Le renforcement de la défense européenne après l’invasion de l’Ukraine

Après l’échec de la Communauté européenne de défense (CED) en 1954, la question de la défense européenne est restée un défi à traiter. À partir de Maastricht (1993), l’UE s’est dotée d’une politique étrangère et de sécurité commune (PESC), puis d’une politique de sécurité et de défense commune (PSDC) avec Lisbonne (2009). Après la relance de l’invasion de l’Ukraine par la Russie en février 2022, l’UE a renforcé la défense européenne. La boussole stratégique, dont la version finale a été adoptée par le Conseil européen le 22 mars 2022, est venue définir les grandes orientations de la sécurité et de la défense européenne jusqu’en 2030. Cette volonté s’est concrétisée dans le soutien financier et militaire à l’Ukraine avec la Facilité européenne pour la paix, le lancement d’une mission d’assistance militaire de l’UE (EUNAM), ou encore l’acquisition conjointe de matériels militaires destinés à l’Ukraine.
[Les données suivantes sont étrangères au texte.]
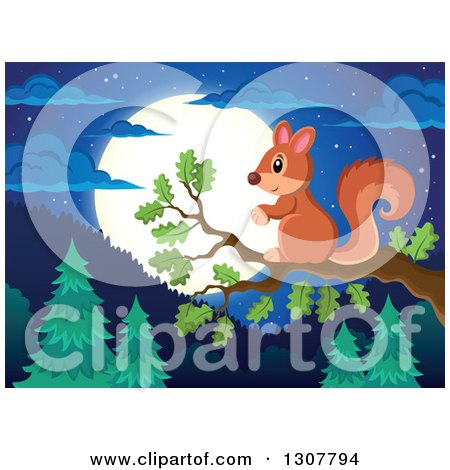 Clipart of a Cute Forest Squirrel on a Tree Branch over a Forest at Night - Royalty Free Vector Illustration by visekart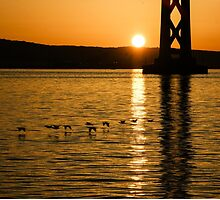 San Francisco Bay Bridge Sunrise by Georgia Mizuleva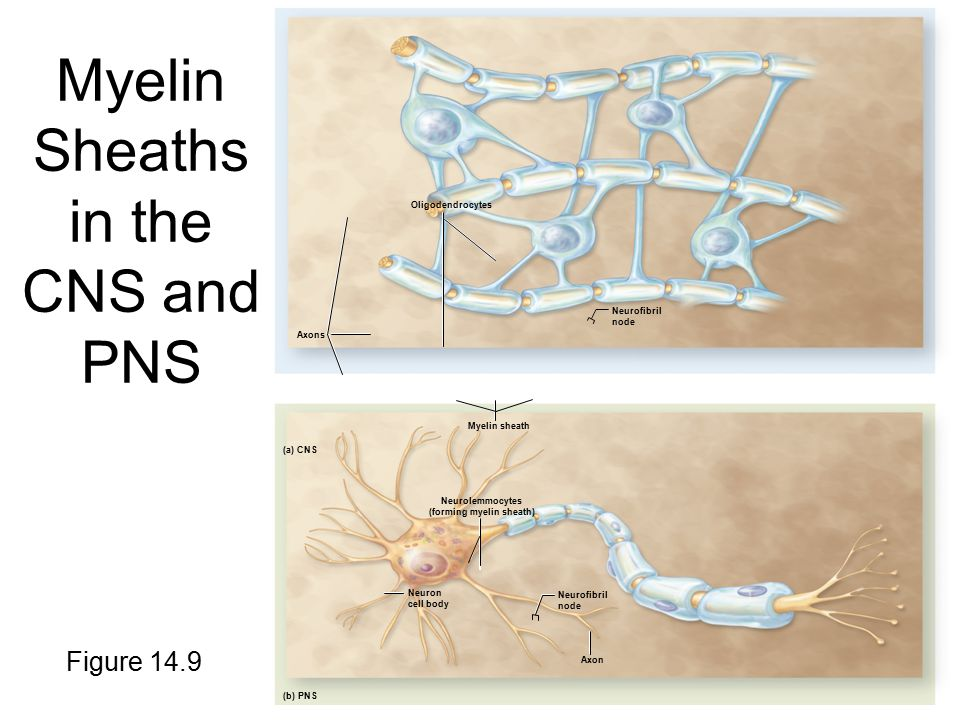 Myelin Sheaths in the CNS and PNS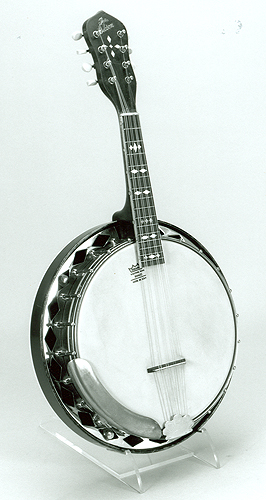 Mandolin vs Banjo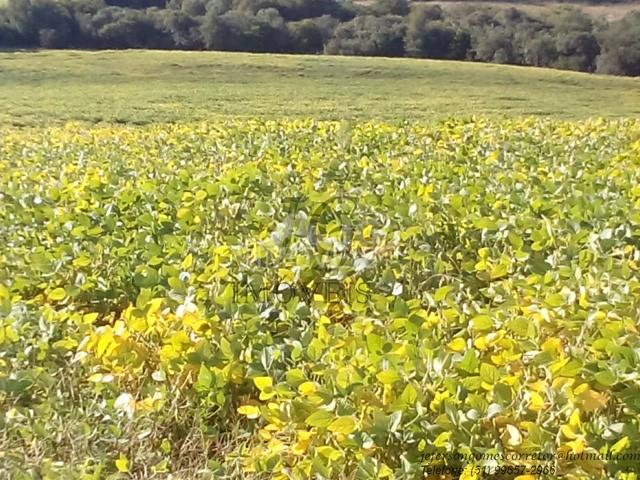 Excelente área para soja com 52,5 hectares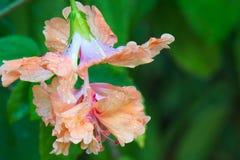 En full och härlig orange blommablom efter ett hårt regn i en frodig thailändsk trädgård royaltyfri fotografi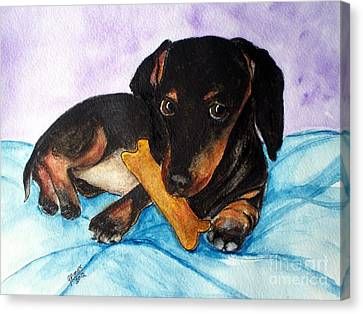 Dashshund Baby Canvas Print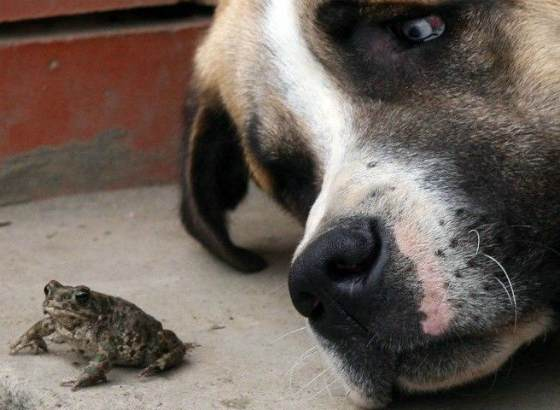 собака и жаба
Le rôle limité du Parlement dans le domaine de la défense et de la sécurité

Le Parlement européen (PE), dépourvu d’un pouvoir d’initiative, dispose d’une influence limitée en matière de défense et de sécurité. Il n’a pas de rôle direct dans l’élaboration et la mise en œuvre de la PSDC, mais dispose d’un pouvoir indirect grâce à sa compétence budgétaire. La sous-commission « sécurité et défense » (SEDE) dépend administrativement et politiquement de la commission des affaires étrangères (AFET) et son activité se limite principalement à la promulgation de résolutions. La SEDE fait également face à des conflits de compétences entre les différentes commissions parlementaires, les sujets liés à l’industrie de la défense relevant systématiquement de la commission de l’industrie, de la recherche et de l’énergie (ITRE).

Certains partis politiques français (RE, PS, EELV, LFI) proposent d’étendre les pouvoirs du PE en lui conférant un droit d’initiative législative (actuellement, compétence exclusive de la Commission) qui pourrait également s’étendre aux sujets de la PSDC et de la PESC. EELV souhaite que le PE obtienne un pouvoir de supervision sur la PSDC. À l’inverse, la compétence de la SEDE n’est pas évoquée dans le débat français. Pourtant, par le biais de la présidente de la SEDE, Mme Nathalie Loiseau, le groupe RE œuvre pour la faire évoluer en une commission de plein exercice qui s’attribuerait les sujets de l’industrie de la défense.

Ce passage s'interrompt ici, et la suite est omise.